# What this task involves
Return each line below holding the string "version".

Segment Start: Data extracts

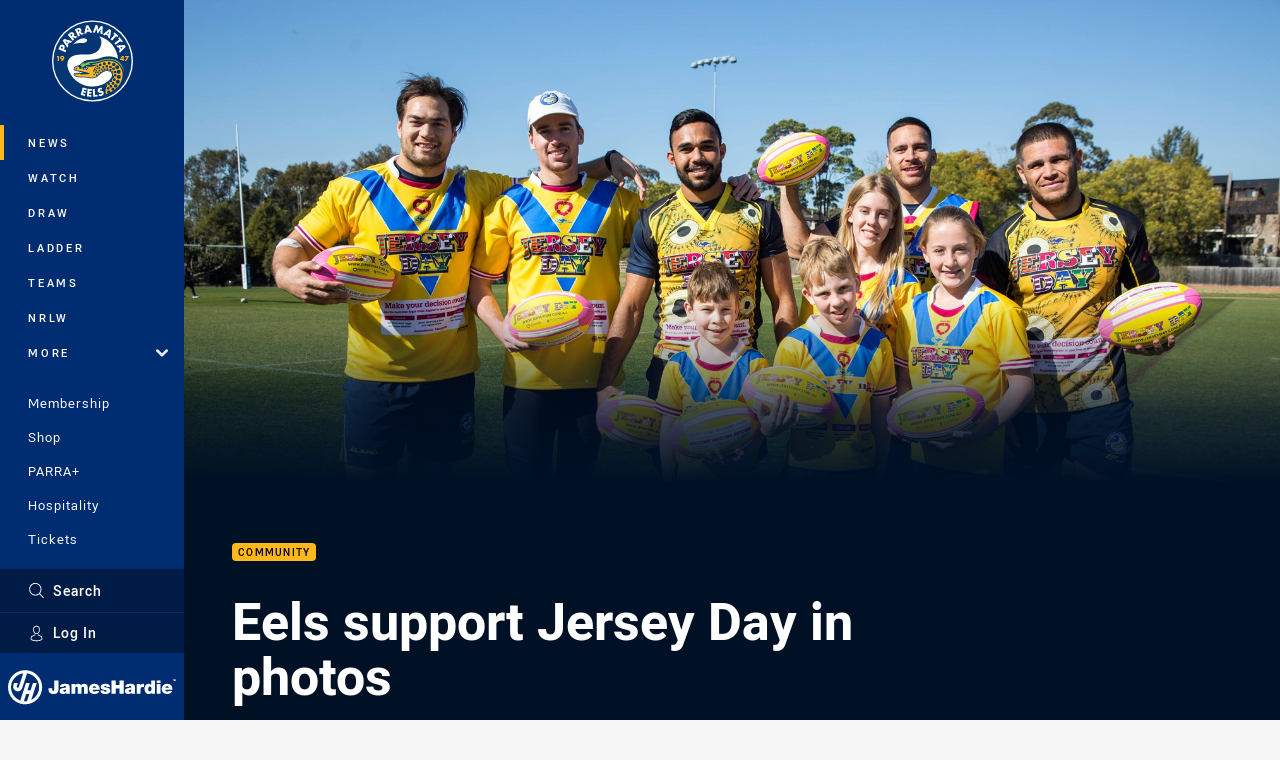

--- FILE ---
content_type: image/svg+xml
request_url: https://www.parraeels.com.au/siteassets/.lookups/sponsors/actron-air-footer.svg?preset=sponsor-small
body_size: 2596
content:
<?xml version="1.0" encoding="UTF-8" standalone="no"?>
<!DOCTYPE svg PUBLIC "-//W3C//DTD SVG 1.1//EN" "http://www.w3.org/Graphics/SVG/1.1/DTD/svg11.dtd">
<svg width="100%" height="100%" viewBox="0 0 100 100" version="1.1" xmlns="http://www.w3.org/2000/svg" xmlns:xlink="http://www.w3.org/1999/xlink" xml:space="preserve" xmlns:serif="http://www.serif.com/" style="fill-rule:evenodd;clip-rule:evenodd;stroke-linejoin:round;stroke-miterlimit:1.41421;">
    <path d="M47.996,75c-3.616,0 -5.517,-2.509 -5.517,-5.902c0,-3.393 1.901,-5.881 5.495,-5.881c3.639,0 5.541,2.488 5.541,5.881c0,3.393 -1.902,5.902 -5.519,5.902Zm-14.235,-11.572l1.925,0l0,2.129l-1.925,0l0,5.859c0,0.864 0.347,1.328 1.159,1.328c0.301,0 0.464,-0.042 0.766,-0.126l0,2.023c-0.302,0.127 -0.952,0.316 -1.786,0.316c-2.62,0 -3.756,-1.538 -3.756,-3.288l0,-10.664l3.617,-0.844l0,3.267Zm-6.182,-0.063c0.562,0.001 1.233,0.024 1.727,0.065l0,2.211c-0.417,-0.126 -0.97,-0.231 -1.689,-0.231c-1.46,0 -1.855,0.779 -1.855,1.58l0,4.321c0,0.801 0.395,1.582 1.855,1.582c0.719,0 1.272,-0.106 1.689,-0.233l0,2.212c-0.51,0.042 -1.209,0.064 -1.781,0.064c-3.964,0 -5.379,-1.538 -5.379,-3.604l0,-4.363c0,-2.065 1.415,-3.604 5.379,-3.604l0.054,0Zm55.543,11.424l-3.617,0l0,-11.361l3.617,0l0,11.361Zm5.264,0l-3.618,0l0,-10.729c1.391,-0.611 3.339,-0.948 6.7,-0.801l-0.671,2.319c-0.882,-0.337 -1.809,-0.316 -2.411,-0.063l0,9.274Zm-48.087,0l-3.617,0l0,-10.729c1.392,-0.611 3.339,-0.948 6.701,-0.801l-0.672,2.319c-0.881,-0.337 -1.809,-0.316 -2.412,-0.063l0,9.274Zm17.505,0l-3.617,0l0,-10.729c1.252,-0.505 3.014,-0.843 5.24,-0.843c3.965,0 5.38,1.539 5.38,3.605l0,7.967l-3.618,0l0,-7.946c0,-0.801 -0.394,-1.581 -1.855,-1.581c-0.718,0 -1.113,0.105 -1.53,0.231l0,9.296Zm21.331,0l-3.873,0l-0.974,-3.099l-4.799,0l-1.02,3.099l-3.361,0l5.193,-14.502l3.663,0l5.171,14.502Zm-56.577,0l-3.871,0l-0.974,-3.099l-4.8,0l-1.02,3.099l-3.361,0l5.193,-14.502l3.663,0l5.17,14.502Zm25.438,-9.527c-1.599,0 -1.924,1.77 -1.924,3.794c0,2.045 0.348,3.71 1.924,3.71c1.6,0 1.925,-1.665 1.925,-3.71c0,-2.024 -0.325,-3.794 -1.925,-3.794Zm24.368,-0.253c-0.301,-1.012 -0.37,-1.75 -0.37,-1.75l-0.048,0c0,0 -0.092,0.717 -0.417,1.75l-1.483,4.722l3.733,0l-1.415,-4.722Zm-56.947,-1.75l-0.046,0c0,0.003 -0.093,0.719 -0.418,1.75l-1.483,4.722l3.733,0l-1.415,-4.722c-0.301,-1.01 -0.371,-1.747 -0.371,-1.75Zm65.896,-1.559c-1.066,0 -1.924,-0.675 -1.924,-1.539c0,-0.843 0.858,-1.539 1.924,-1.539c1.067,0 1.925,0.696 1.925,1.539c0,0.864 -0.858,1.539 -1.925,1.539Z" style="fill:#231f20;"/>
    <path d="M51.333,46.352c-6.08,2.258 -9.561,2.431 -12.094,2.476c-2.402,0.045 -5.797,-0.656 -8.066,-1.632l-4.435,7.213c3.936,1.203 7.022,1.843 11.466,1.581c10.826,-0.638 11.542,-3.173 19.945,-3.455c8.546,-0.287 12.58,1.508 12.58,1.508l-6.774,-10.579c-3.618,0.277 -7.344,0.929 -12.622,2.888Zm-7.873,-7.537c-1.89,0.38 -4.007,0.415 -6.019,0.23c-0.579,-0.053 -0.943,-0.101 -1.17,-0.14l-1.524,2.477c1.26,0.178 3.56,0.305 6.671,-0.341c4.051,-0.84 5.731,-1.783 9.152,-3.193c3.276,-1.351 5.996,-2.026 8.302,-2.32l-0.623,-0.975c-2.488,0.528 -4.787,1.283 -7.012,2.049c-3.117,1.072 -3.201,1.292 -7.777,2.213Zm-2.81,-2.042c4.624,-1.079 7.063,-2.518 11.824,-4.392c1.289,-0.507 2.465,-0.908 3.61,-1.207l-3.937,-6.149l-7.326,-0.025l-7.472,12.153c0.916,-0.008 2.079,-0.095 3.301,-0.38Zm17.824,2.695c1.048,-0.203 1.873,-0.361 2.612,-0.484l0.704,1.1c-3.557,0.081 -6.248,0.702 -11.988,2.861c-6.818,2.566 -9.674,2.949 -13.698,2.918c-1.312,-0.015 -2.621,-0.12 -3.918,-0.314l1.533,-2.493c0.61,0.174 2.186,0.583 3.961,0.747c2.509,0.233 5.639,-0.227 8.357,-0.708c2.881,-0.509 8.334,-2.833 12.437,-3.627Z" style="fill:#00a4e4;fill-rule:nonzero;"/>
    <path d="M70.736,42.627c-2.127,-0.689 -4.735,-0.603 -7.495,-0.277c-0.371,0.043 -0.745,0.091 -1.121,0.142c-4.637,0.631 -9.54,2.456 -13.571,3.99c-2.778,1.055 -6.794,1.746 -9.88,1.791c-2.801,0.043 -6.107,-0.947 -7.315,-1.372l-0.181,0.295c2.269,0.976 5.664,1.677 8.066,1.632c2.533,-0.045 6.014,-0.218 12.094,-2.476c5.278,-1.959 9.004,-2.611 12.622,-2.888c0.549,-0.043 1.097,-0.075 1.647,-0.104c4.53,-0.23 6.495,0.291 6.495,0.291c0,0 -0.376,-0.704 -1.361,-1.024Zm0.432,-4.507c-0.718,-0.388 -2.244,-0.606 -5.132,-0.694c-1.825,-0.056 -3.9,0.141 -5.68,0.418c-0.886,0.135 -1.766,0.307 -2.638,0.514c-1.997,0.489 -4.947,1.751 -9.011,3.286c-4.073,1.538 -7.636,1.739 -10.169,1.774c-2.002,0.027 -3.879,-0.456 -4.626,-0.676l-0.193,0.314c0.61,0.174 2.186,0.583 3.961,0.747c2.509,0.233 5.639,-0.227 8.357,-0.708c2.881,-0.509 8.334,-2.833 12.437,-3.627c1.048,-0.203 1.873,-0.361 2.612,-0.484c1.71,-0.287 2.959,-0.391 5.468,-0.445c3.578,-0.077 5.513,0.43 5.513,0.43c0,0 -0.304,-0.527 -0.899,-0.849Zm-0.391,-4.695c-2.441,-0.89 -5.068,-1.013 -8.001,-0.798c-1.957,0.143 -3.649,0.44 -5.219,0.846c-2.975,0.77 -5.511,1.933 -8.574,3.183c-4.679,1.909 -8.261,2.053 -9.454,2.089c-1.255,0.039 -2.447,-0.102 -3.043,-0.189l-0.215,0.349c0.227,0.039 0.591,0.087 1.17,0.14c2.012,0.185 4.129,0.15 6.019,-0.23c4.576,-0.921 4.66,-1.141 7.777,-2.213c2.225,-0.766 4.524,-1.521 7.012,-2.049c1.778,-0.384 3.585,-0.617 5.403,-0.697c6.08,-0.258 8.369,0.597 8.369,0.597c0,0 -0.564,-0.78 -1.244,-1.028Z" style="fill:#004b85;"/>
</svg>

Segment End: Data extracts

# Response area
<?xml version="1.0" encoding="UTF-8" standalone="no"?>
<svg width="100%" height="100%" viewBox="0 0 100 100" version="1.1" xmlns="http://www.w3.org/2000/svg" xmlns:xlink="http://www.w3.org/1999/xlink" xml:space="preserve" xmlns:serif="http://www.serif.com/" style="fill-rule:evenodd;clip-rule:evenodd;stroke-linejoin:round;stroke-miterlimit:1.41421;">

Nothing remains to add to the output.